Ich suche ein vertraut gefügtes Gesicht zwischen schwebenden Kugeln in einem Gemälde Dalís, folge dem verheißungsvollen Lauf einer Treppe von Escher und verliere mich:

Ein Übermaß an Informationen und die Aufhebung von Funktionen, die ich als zusammenhängend kennengelernt habe, verwirren mein inneres Weltbild, laden mich zu Wahrnehmungswechseln ein und fordern mich heraus, nie gegangene gedankliche Pfade visuell zu testen.

Mit dem Gefühl, real in ein solches Gemälde geführt worden zu sein, verliert sich der spielerische Charakter der Suchbewegung. 

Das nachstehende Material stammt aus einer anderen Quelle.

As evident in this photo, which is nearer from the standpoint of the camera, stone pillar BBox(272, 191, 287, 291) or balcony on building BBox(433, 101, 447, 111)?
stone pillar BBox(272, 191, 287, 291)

Der Versuch, Erleben, verordnetes Wissen und neue Erfahrungen in vertraute geistige Bahnen einzuordnen, scheitert und macht müde.

Täglich ist das Bild zu groß, das Reale mutet zu filmisch an, räsonieren die erkennbaren Bruchstücke zwar, doch sind sie scheinbar zusammenhanglos in variablen Rahmen angeordnet, Wechselrahmen für viel zu viele Möglichkeiten, für viel zu viele Bedenkenpfade, auf denen ich mich verzweige.

Du übst Reduktion. Es wäre besser, ich täte es Dir gleich.